Monet is one of the most famous impressionists around. I am always excited to see works by artists that I have heard of before and seeing this painting was a treat. I also got the chance to learn what impressionism is, before I would have defined it as "people painting really fast," but I now also know that impressionism is a movement away from realism, with each brush stroke helping to express the overall impression of the scene on the viewer. It is not concerned with accurate detail as much as it is with providing the impression the lighting, scenery, and colours had on the artist.

From this point, things progressively trended away from realism. While at the musuem I remembered my younger days when I bent a wire-hanger so that it looked like grade 1 geometry class and tried to convince my Mom that it was art. Sometimes the line does get a little fuzzy. Take for instance this work:

Henri Matisse: The Dance



While it looks like a cryptic game of ring around the rosie played by naked red dudes, there's actually quite a lot going on. Our art teacher explained to us about a distinction between Dionysian interpretation of art and an Apollosian. Dionysius was the Greek God of madness and ecstasy, while Apollo was the Greek God of light and truth. It may be an over-simplification but you can view the two as representative of chaos and order respectively. Can you guess what this artist which of the two schools of thought this painting falls into?

To demonstrate the more realistic interpretation that Matisse was moving away from, here is a work by Rembrandt that we also had the chance to see:

Rembrandt Harmenszoon van Rijn
: The Return of the Prodigal Son



This was definately one of my favourite paintings yet. The feet and clothes of the prodigal son tell the story of the difficulties that were faced as this wreckless son chose to squander his inheritance rather than work for his father. The story comes from the Bible in Luke chapter 15. I have heard the story many times before and seen cartoons of it in Sunday school, but none of them can present loss, joy, and mutual love that occur when one who was lost through poor choices decides to return to a loving father willing to forgive. The painting really says a lot.

Finally, before I get tempted to show some of the other great works we had the opportunity to witness, I will show one of the most famous paintings we got to see.

Pablo Picasso: Two Sisters



This work from Picasso's blue period maintains the realism that disappears in some of his later works.

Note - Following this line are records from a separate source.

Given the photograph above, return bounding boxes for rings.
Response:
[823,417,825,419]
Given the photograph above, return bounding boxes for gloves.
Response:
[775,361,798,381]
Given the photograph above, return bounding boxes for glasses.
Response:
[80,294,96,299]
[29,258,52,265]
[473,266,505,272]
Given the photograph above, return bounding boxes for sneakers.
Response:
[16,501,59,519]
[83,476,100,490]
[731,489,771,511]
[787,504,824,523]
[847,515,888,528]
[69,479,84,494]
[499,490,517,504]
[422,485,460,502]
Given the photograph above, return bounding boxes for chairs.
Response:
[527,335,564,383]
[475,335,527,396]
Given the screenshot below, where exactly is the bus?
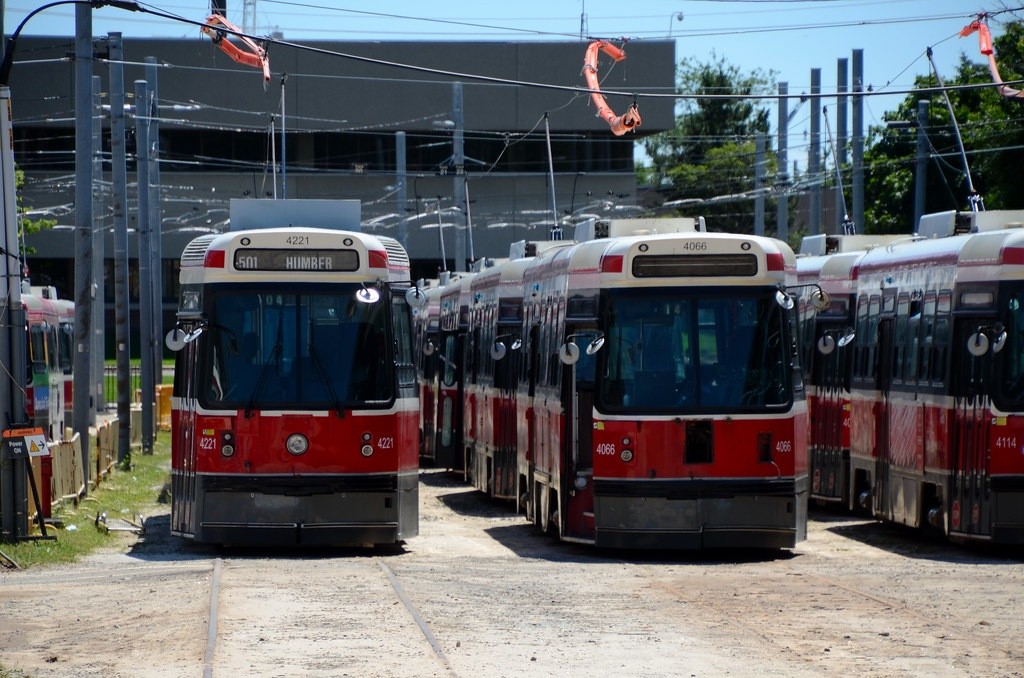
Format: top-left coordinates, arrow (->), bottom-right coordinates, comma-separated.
20,284 -> 75,418
418,47 -> 1024,549
165,74 -> 426,547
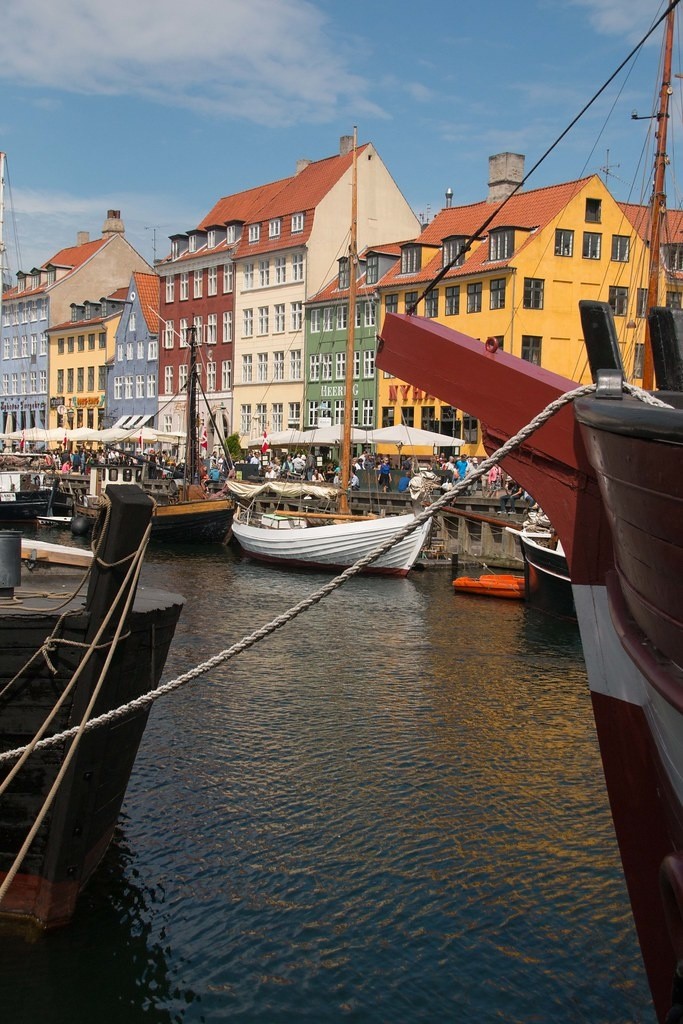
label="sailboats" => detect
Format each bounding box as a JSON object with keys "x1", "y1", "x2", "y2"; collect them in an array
[
  {"x1": 74, "y1": 313, "x2": 240, "y2": 546},
  {"x1": 423, "y1": 0, "x2": 679, "y2": 622},
  {"x1": 225, "y1": 123, "x2": 434, "y2": 577}
]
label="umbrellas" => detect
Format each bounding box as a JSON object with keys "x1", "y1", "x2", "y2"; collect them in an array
[
  {"x1": 0, "y1": 426, "x2": 184, "y2": 455},
  {"x1": 249, "y1": 424, "x2": 466, "y2": 470}
]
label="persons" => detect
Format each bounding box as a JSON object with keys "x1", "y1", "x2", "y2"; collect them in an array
[{"x1": 0, "y1": 441, "x2": 545, "y2": 515}]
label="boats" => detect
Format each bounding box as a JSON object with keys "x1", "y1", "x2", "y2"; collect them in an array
[
  {"x1": 36, "y1": 514, "x2": 73, "y2": 529},
  {"x1": 0, "y1": 452, "x2": 73, "y2": 521},
  {"x1": 0, "y1": 482, "x2": 184, "y2": 936},
  {"x1": 451, "y1": 574, "x2": 526, "y2": 599},
  {"x1": 377, "y1": 0, "x2": 681, "y2": 1024}
]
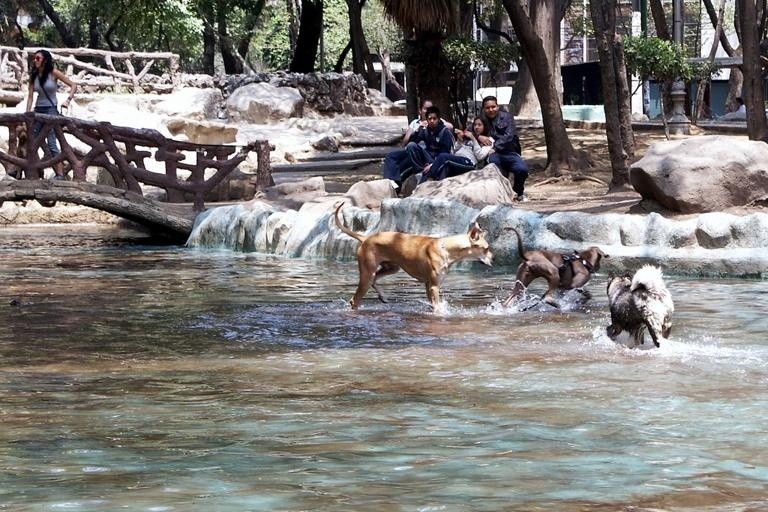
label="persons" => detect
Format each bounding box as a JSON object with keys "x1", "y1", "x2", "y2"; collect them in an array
[
  {"x1": 382, "y1": 96, "x2": 528, "y2": 204},
  {"x1": 718, "y1": 97, "x2": 747, "y2": 122},
  {"x1": 26, "y1": 50, "x2": 77, "y2": 181}
]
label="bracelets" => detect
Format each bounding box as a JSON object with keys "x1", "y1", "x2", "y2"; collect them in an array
[{"x1": 67, "y1": 96, "x2": 72, "y2": 102}]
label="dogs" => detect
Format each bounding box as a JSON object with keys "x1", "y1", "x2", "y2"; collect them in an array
[
  {"x1": 603, "y1": 261, "x2": 677, "y2": 346},
  {"x1": 499, "y1": 226, "x2": 610, "y2": 313},
  {"x1": 334, "y1": 201, "x2": 497, "y2": 312}
]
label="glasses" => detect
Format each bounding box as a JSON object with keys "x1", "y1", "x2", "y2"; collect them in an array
[{"x1": 32, "y1": 55, "x2": 44, "y2": 62}]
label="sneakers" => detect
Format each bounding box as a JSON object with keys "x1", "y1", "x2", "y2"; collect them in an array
[{"x1": 516, "y1": 194, "x2": 531, "y2": 204}]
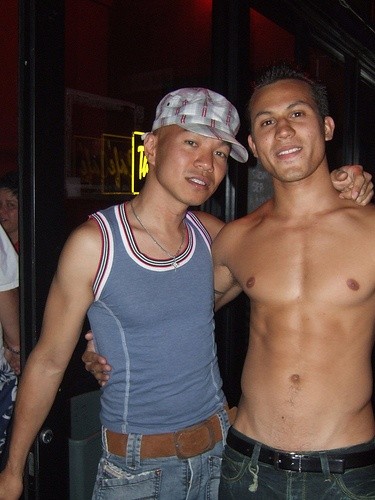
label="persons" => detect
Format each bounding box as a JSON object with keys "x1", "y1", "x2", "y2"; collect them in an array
[
  {"x1": 81, "y1": 66, "x2": 375, "y2": 499},
  {"x1": 0, "y1": 225, "x2": 20, "y2": 468},
  {"x1": 0, "y1": 172, "x2": 21, "y2": 255},
  {"x1": 0, "y1": 86, "x2": 374, "y2": 500}
]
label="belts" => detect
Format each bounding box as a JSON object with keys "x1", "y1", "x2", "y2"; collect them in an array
[
  {"x1": 227, "y1": 430, "x2": 375, "y2": 473},
  {"x1": 103, "y1": 401, "x2": 238, "y2": 459}
]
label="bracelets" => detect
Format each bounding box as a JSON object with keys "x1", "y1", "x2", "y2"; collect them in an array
[{"x1": 3, "y1": 341, "x2": 21, "y2": 355}]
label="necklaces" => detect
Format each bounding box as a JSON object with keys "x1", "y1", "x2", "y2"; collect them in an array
[{"x1": 130, "y1": 199, "x2": 185, "y2": 272}]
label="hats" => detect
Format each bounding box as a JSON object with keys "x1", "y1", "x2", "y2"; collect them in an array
[{"x1": 151, "y1": 89, "x2": 250, "y2": 164}]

The trip made me consider not only the art that we had the opportunity to view but also the process of art history. I considered why art had developed the way it had and wondered what life would have been like had the classical cannons used to paint icons continued to the present. To say that art has progressed is difficult, as there is no definite measure aside from the inappropriate guage of realism. Whether art is better, and along with it, whether life is better now, is not a unique question, but I felt that getting to see so many generations of art on display has helped me to realize that guaging our quality of life will always result in the standard that is used to gauge obscuring the actual quality of the image. The title of this post is from T.S. Eliot's Four Quartets because this poem recognizes that "What could have been and what has been point to one end" and I think all the artists show this end to some degree. Do all the doors we never open lead to the same place? I think they might.

1 comment:

  1. Great summary Kev, we see too much cool stuff! I can barely keep track of how much cool stuff we see. (repetition was necessary)

    To add to what you said about Matisse's two works, The Dance and Music, here is an insightful quote from Nietzsche who Matisse undoubtedly had in mind:

    “[T]he continuous evolution of art is bound up with the duality of the Apolline and the Dionysiac . . . which co-exist in a state of perpetual conflict interrupted only occasionally by periods of reconciliation.”
    - Nietzsche, in The Birth of Tragedy.